Joining the Prana with the Apana is Pranayama.
“In sixteen Matras filling the body from the head to the
feet in thirty-two Matras to be thrown out, with sixty-four
the Kumbhaka should be made.
“There is another sort of Pranayama in which, with
sixteen Matras, the body is to be filled, then the Kumbhaka
is to be made with sixty-four, and with thirty-two is should
be rejected.
“By Pranayama impurities of the body are thrown out; by
Dharana the impurities of the mind; by Pratyahara
impurities of attachment, and by Samadhi is taken off
everything that hides the lordship of the Soul.
Sankhya
29. By the achievement of meditation, there are to the
pure one (the Purusa) all powers like nature.
30. Meditation is the removal of attachment.
31. It is perfected by the suppression of the modifications.
32. By meditation, posture and performance of one’s
duties, it is perfected.
33. Restraint of the Prana is by means of expulsion and
retention.
34. Posture is that which is steady and easy.
36. Also by non-attachment and practice, meditation is
perfected.
74. By reflection on the principles of nature, and by
giving them up as “not It, not It,” discrimination is perfected.
3. Repetition, instruction is to be repeated.
5. As the hawk becomes unhappy if the food is taken
away from him, and happy if he gives if up himself (so he
who gives up everything voluntarily is happy).
6. As the snake is happy in giving up his old skin.

================================

Directives:
a) From the Pranayama and Sankhya passage, output word for word the part that opens with the words containing "Joining the Prana" and closes with "be rejected.".
b) Pick up the Pranayama and Sankhya passage right after its last sentence and carry it on.

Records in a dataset

================================

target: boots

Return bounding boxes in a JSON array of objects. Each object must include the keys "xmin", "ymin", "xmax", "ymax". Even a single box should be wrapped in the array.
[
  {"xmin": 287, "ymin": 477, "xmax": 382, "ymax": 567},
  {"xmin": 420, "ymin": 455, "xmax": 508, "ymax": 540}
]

================================

Answers to each task:
a)
Joining the Prana with the Apana is Pranayama.
“In sixteen Matras filling the body from the head to the
feet in thirty-two Matras to be thrown out, with sixty-four
the Kumbhaka should be made.
“There is another sort of Pranayama in which, with
sixteen Matras, the body is to be filled, then the Kumbhaka
is to be made with sixty-four, and with thirty-two is should
be rejected.

b)
8. That which is not a means of liberation is not to be
thought of; it becomes a cause of bondage, as in the case of
Bharata.
9. From the association of many things there is
obstruction to meditation, through passion, etc., like the shell
bracelet on virgin’s hand.
10. It is the same, even in the case of two.
11. The hopeless are happy, like the girl Pingala.
13. Although devotion is not to be given to many
institutes and teachers, the essence is to be taken from them
all, as the bee takes the essence from many flowers.
14. One whose mind has become concentrated like the
arrowmakers’, does not get his meditation disturbed.
15. Through transgression of the original rules there is
non-attainment of the goal, as in other worldly things.
19. By continence, reverence, and devotion to Guru,
success comes after a long time (as in the case of Indra.)
20. There is no law as to time, as in the case of
Vamadeva.
24. Or through association with one who has attained
perfection.
27. Not by enjoyments is desire appeased even with the
sages (who have practiced Yoga for long).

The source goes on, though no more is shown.